Apakah kemudian PDI-P suaranya akan ke Kaji, secara singkat bagi saya Megawati punya kenangan yang ‘cukup’ buruk pada Pilpres 2004 ketika berpasangan dengan Hasyim Muzadi. Ternyata semua tahu bahwa suara NU di bawah Hasyim MUzadi tidak begitu solid untuk memenangkan Megawati, tetapi isu yang berkembang akhir-akhir ini sentimen ‘perempuan’ bakal digadang-gadang untuk mempertemukan arus besar ini. Lantas apakah Partai Golkar akan mengalihkan suaranya ke pasangan Kaji, kemungkinannya memang cukup besr jika asumsi yang didasarkan adalah asumsi Nasioanal, akan tetapi mau tidak mau Jawa Timur memiliki kultur politik yang berbeda dengan provinsi lainnya.

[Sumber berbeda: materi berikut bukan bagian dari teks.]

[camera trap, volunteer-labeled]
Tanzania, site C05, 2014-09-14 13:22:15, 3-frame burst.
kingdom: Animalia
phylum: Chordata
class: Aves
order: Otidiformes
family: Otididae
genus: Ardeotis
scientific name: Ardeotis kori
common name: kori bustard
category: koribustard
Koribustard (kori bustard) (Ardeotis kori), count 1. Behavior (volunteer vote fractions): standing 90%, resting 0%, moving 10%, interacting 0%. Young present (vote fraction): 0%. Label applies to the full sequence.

Kadang kultur politik ini lah yang membuat matematika politik agak susah untuk di kuantifikasikan alam angka yang cukup dekat untuk diprediksi, salah satu contohnya ketika lembaga survey seperti LSI dan Kompas serta SCTV memprediksi siapa yang bakal memperoleh suara terbanyak. yang mereka temukan adalah pasangan Karsa dan KAji serta Salam kemudian SR lantas Achsan. Namun ketika 23 JUli bergulir, semua berbeda, yaitu tidak satupun dari pasangan calon mencapai angka 30% kemudian yang mencengangkan adalah capaian pasangan SR melampaui Salam.
Namun saya tetap meyakini bahwa variable budaya adalah variabel yang dominan yang saat ini belum memiliki alat ukur yang valid atas korelasinya dengan politi. Karena seingat saya Karl Marx pun belum selesai berbicara tentang ‘despotisme asia’ yang jelas berbeda dengan despotisme eropa.

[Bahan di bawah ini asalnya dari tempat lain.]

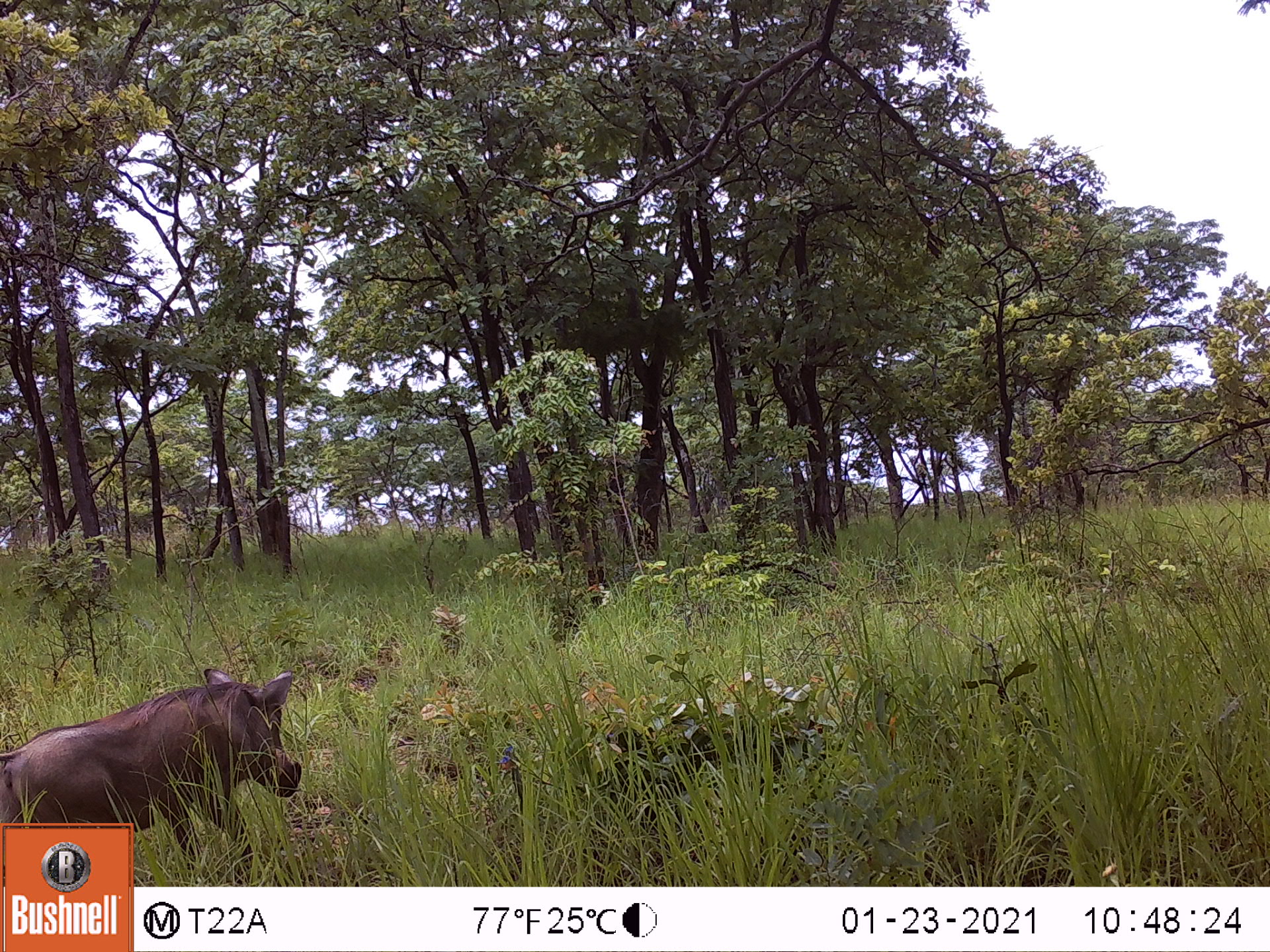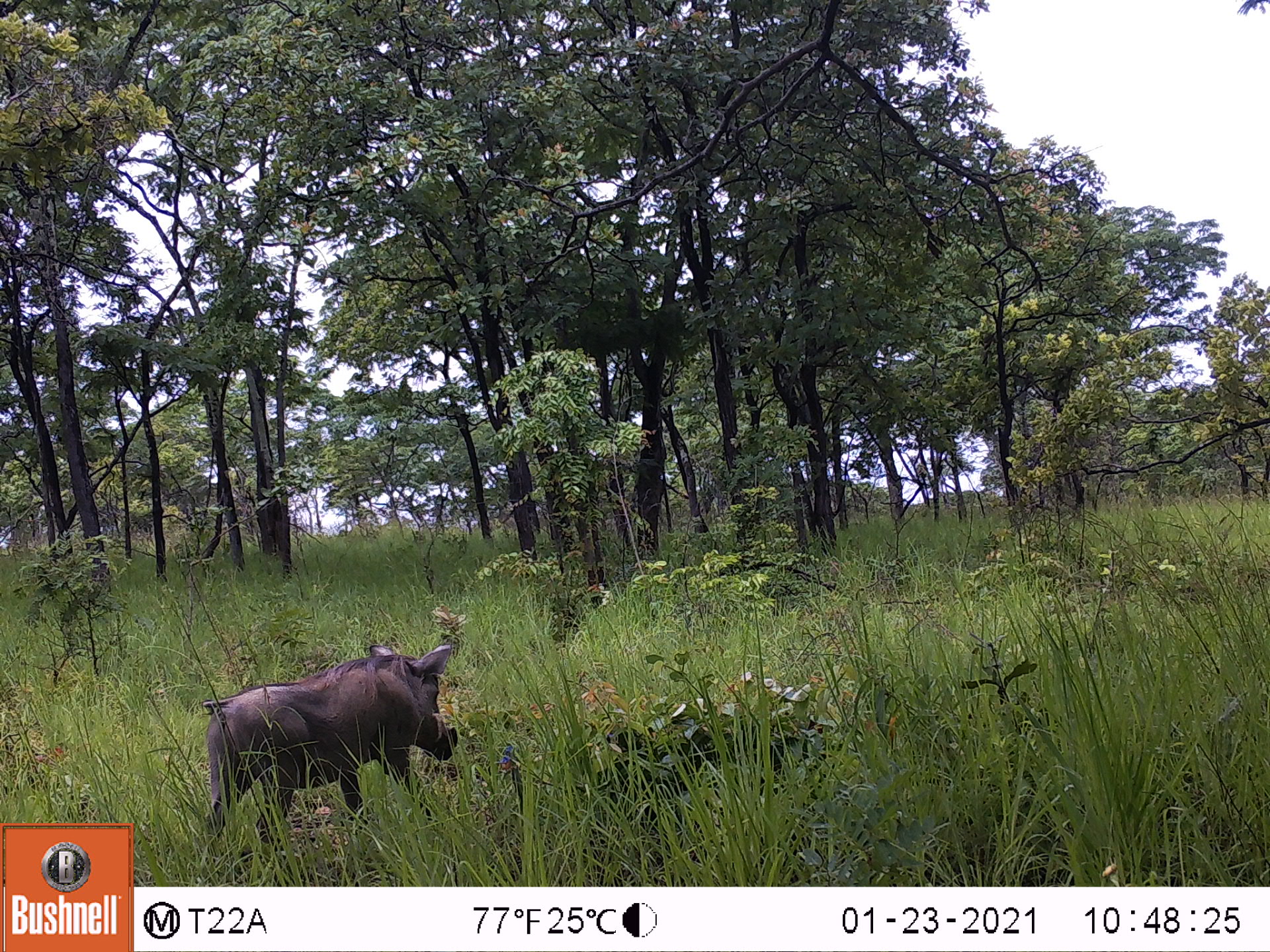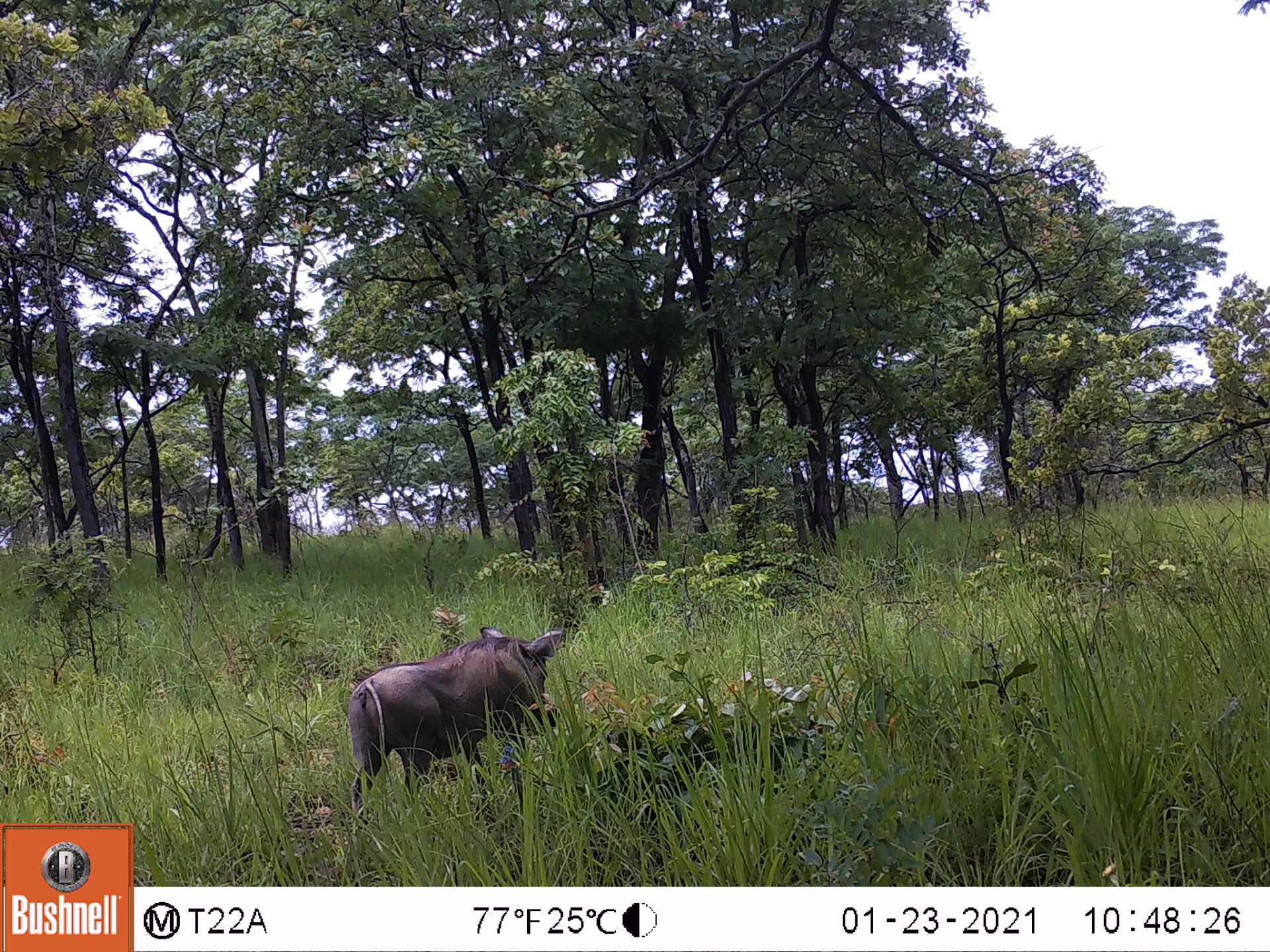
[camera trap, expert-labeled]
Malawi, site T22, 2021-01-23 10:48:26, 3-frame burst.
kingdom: Animalia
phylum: Chordata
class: Mammalia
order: Artiodactyla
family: Suidae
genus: Phacochoerus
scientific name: Phacochoerus africanus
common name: common warthog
Common warthog (Phacochoerus africanus), count 1.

Masyarakat Jatim memiliki aspek kultural yang sangat unik dibandingkan dengan daerah lain, walaupun terkadang kekuatan kapital/pemodal berupaya merubah variabel unik ini.
Artinya teori behavorialisme yang biasa dipakai dalam studi perilaku politik untuk dapt memprediksi siapa yang akan memenangkan sebuah pertarungan ‘election’ perlu dikoreksi kembali, karena variabel subjek poiltik selalu ber ubah-ubah serta tidak statis.